Następnego dnia nastąpił wściekły atak pana Marszałka i jego pracowników na wszystkich biorących udział w tym spotkaniu jak i oczywiście na sam IPN. Taki sam dziki i absolutnie nieuzasadniony atak, jakiego świadkami jesteśmy dzisiaj. To, co jest dowodem absolutnego wyrachowania i perfidii postępowania Bogdana Borusewicza to fakt, ze on o tym wszystkim doskonale wie już od pierwszego momentu i to nie tylko od nas.

Postanowił on jednak brnąc dalej, z uporem godnym lepszej sprawy, w dalsze kłamstwa podpierając je tymi, którymi już wcześniej nas karmił. Tworzy kolejna warstwę piramidy kłamstwa nie zważając na to, ze wykazano mu te poprzednie, tworzące jej podstawę. Bogdan Borusewicz ze skromnego działacza przeistoczył się w aroganckiego, patologicznego klamce mającego za nic prawdę i tych, ktorzy próbują jej bronić.

 

Lech Zborowski
Etykietowanie:

3 komentarze

avatar użytkownika Wojciech Kozlowski

1. To pan Borusewicz

opanowany jest przez skrajnie antypolskie poglady. Niestety zlikwidowac go nie mozemy ;(

Wojciech Kozlowski

avatar użytkownika 1Maud

2. Wojciech Kozłowski@

Myśle, ze zamiast liwkidacji- szerzmy prawde! Pozdrawiam serdecznie
mfp
avatar użytkownika michael

3. A jest taki Mirnal, piszący o Instytucie Pamięci Nieistotnej,.
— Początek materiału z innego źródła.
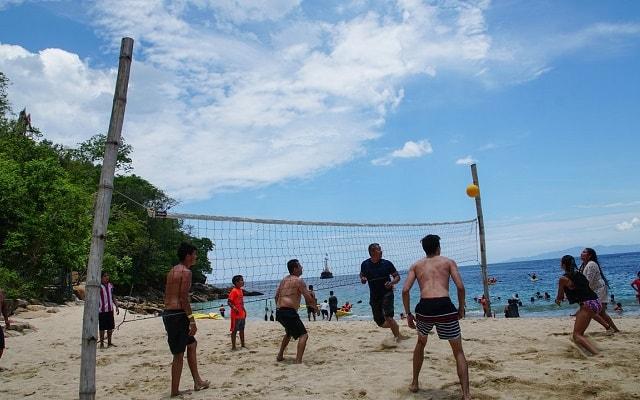 Marigalante Barco Pirata Puerto Vallarta, enfrenta a los piratas en un torneo de voleibol playero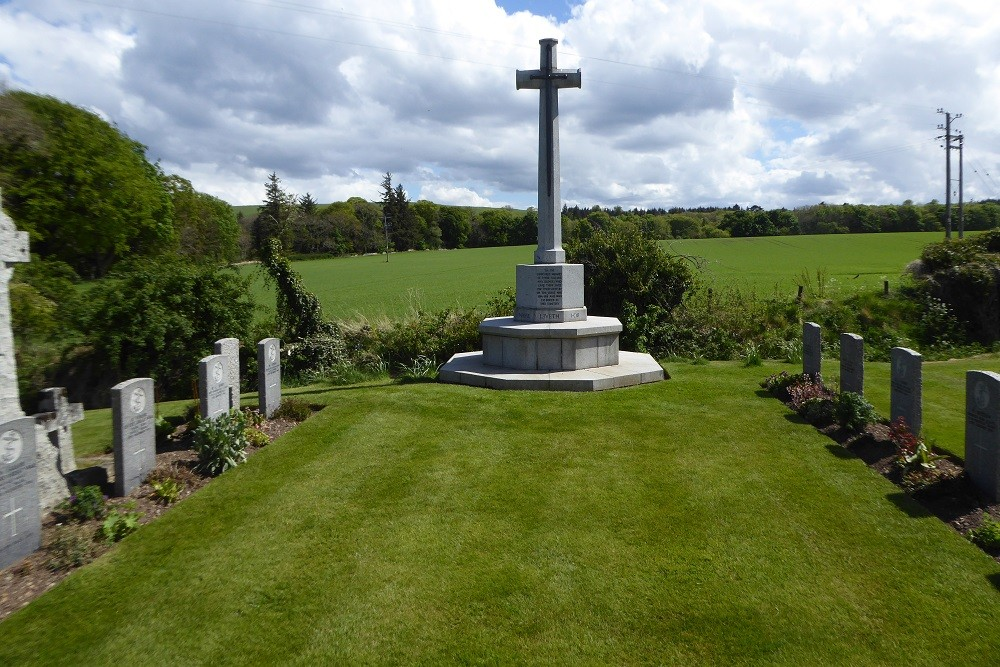 Commonwealth War Graves Cromarty Cemetery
Historia WKP(b), choć w skróceniu, oto pamięć istotna! Prawda? Instytut Pamięci Istotnej, czyli tradycja i prawdziwa kultura Wyższej Szkoły Nauk Społecznych przy Komitecie Centralnym ich ukochanej i niezapomnianej Polskiej Zjednoczonej Partii Robotniczej, tradycja ZMP i młodzieńczych spotkań z działaczami KPP, wdzięcznej kontynuatorki walki i chwały SDKPiL, sojuszniczki i ukochanej partnerki wielkiej pansłowiańskiej WKP(b). Oto Barwy Walki, ukochane wspomnienia, gdy przykładaliście Wasze gorące dłonie do kolby nagana, jeszce ciepłego od strzałów. To jest pamięć istotna o bohaterach Polrewkomu, o walkach pod czerwonym sztandarem, gdy miliony polskich nacjonalistów szło do piachu. To są chwile Waszych wspomnień istotnych. Dobrze odgaduję Mirnalu? Marzy się ulica Humera w Łodzi, Zarakowskiego w Bydgoszczy, a w każdym mieście Feliksa Dzierżyńskiego plac.